The statewide fraud is estimated to cost California close to $1 billion, district attorneys from five counties said in November. Investigators suspect the hundreds of millions of dollars scammed were perpetrated by organized rings within jails and prisons with the assistance of people on the outside, including in the Santa Clara County jail system.

"The amount of money is staggering. … It's out of control," Chang said.

One case alone in the county involves defrauding the state Employment Development Department (EDD) out of approximately $12 million. The District Attorney's Office is still investigating whether there is a link to inmates in jail, Chang said.

Investigators allege that individuals inside the jails provided identification to accomplices on the outside. The accomplices then submitted an EDD application on the inmate's behalf. To avoid alerting the state agency that the applicant is in jail or prison, the accomplice receives and transfers benefit payments back to the inmate through inmate jail accounts.

"Within the last two months, tens of thousands of local, state, and federal inmates were involved in this fraud, including Cary Stayner, one of California’s most notorious murderers," the District Attorney's Office said.

It is suspected that the accomplices receive a kickback, Chang said. The inmates are also suspected of recruiting other convicts to provide their identities to perpetuate the scams. The accomplices might also be recruiting others on the outside, she added.

The District Attorney's Office is currently working with the San Mateo County District Attorney's Office and expects to file charges in the next couple of weeks, Chang said.

District Attorney Jeff Rosen said he has created a team to clamp down on the problem. The county has joined other elected district attorneys in a statewide EDD Fraud Task Force to work with law enforcement partners to combat the massive fraud. Rosen's office is part of the task force, which also includes the EDD and other district attorneys' offices in Alameda, Contra Costa, Marin, Monterey, Napa, San Benito, Santa Cruz, San Francisco, San Mateo and Sonoma counties.
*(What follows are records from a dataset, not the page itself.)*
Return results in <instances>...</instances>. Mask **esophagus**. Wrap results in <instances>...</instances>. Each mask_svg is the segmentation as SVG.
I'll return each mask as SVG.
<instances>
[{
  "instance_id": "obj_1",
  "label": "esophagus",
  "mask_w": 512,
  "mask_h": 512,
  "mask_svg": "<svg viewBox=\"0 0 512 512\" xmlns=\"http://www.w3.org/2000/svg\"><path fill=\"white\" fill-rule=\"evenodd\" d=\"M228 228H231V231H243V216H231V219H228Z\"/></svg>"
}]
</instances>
"To those who have abused the system during this pandemic: you will be caught and pay the price from stealing from the pockets of the needy. Fraudulent unemployment claims deny benefits to those who are legally entitled to receive them and who truly are in need," Rosen said in the statement.

A conviction of unemployment benefit fraud carries a maximum sentence of three years in state prison and a fine of up to $20,000.

Comments

Penelope
Registered user
Adobe-Meadow
on Jan 6, 2021 at 10:45 am
Penelope, Adobe-Meadow
Registered user
on Jan 6, 2021 at 10:45 am
7 people like this

"A conviction of unemployment benefit fraud carries a maximum sentence of three years in state prison and a fine of up to $20,000."

I'm already in for 20 years. What's three more?


Jennifer
Registered user
another community
on Jan 6, 2021 at 4:57 pm
Jennifer, another community
Registered user
on Jan 6, 2021 at 4:57 pm
5 people like this

There's not much you can do to someone who is in prison serving a long sentence. I still don't understand how someone on the outside was able to file an EDD claim on behalf of someone in prison. Doesn't EDD verify their claims before they start sending money? Wouldn't they know he hasn't earned any wages in years?


Resident 1-Adobe Meadows
Registered user
Adobe-Meadow
on Jan 6, 2021 at 5:07 pm
Resident 1-Adobe Meadows, Adobe-Meadow
Registered user
on Jan 6, 2021 at 5:07 pm
5 people like this

It boggles the mind that these type of fraud schemes happen. The people receiving the checks must have their identity flagged as to being in prison. WE must hire totally incompetent people.


Squidsie
Registered user
another community
on Jan 7, 2021 at 10:35 am
Squidsie, another community
Registered user
on Jan 7, 2021 at 10:35 am
1 person likes this

How hard would it be for unemployment officials to access IRS records to verify that an applicant had been employed and filing tax returns, from the same address as shown on the application?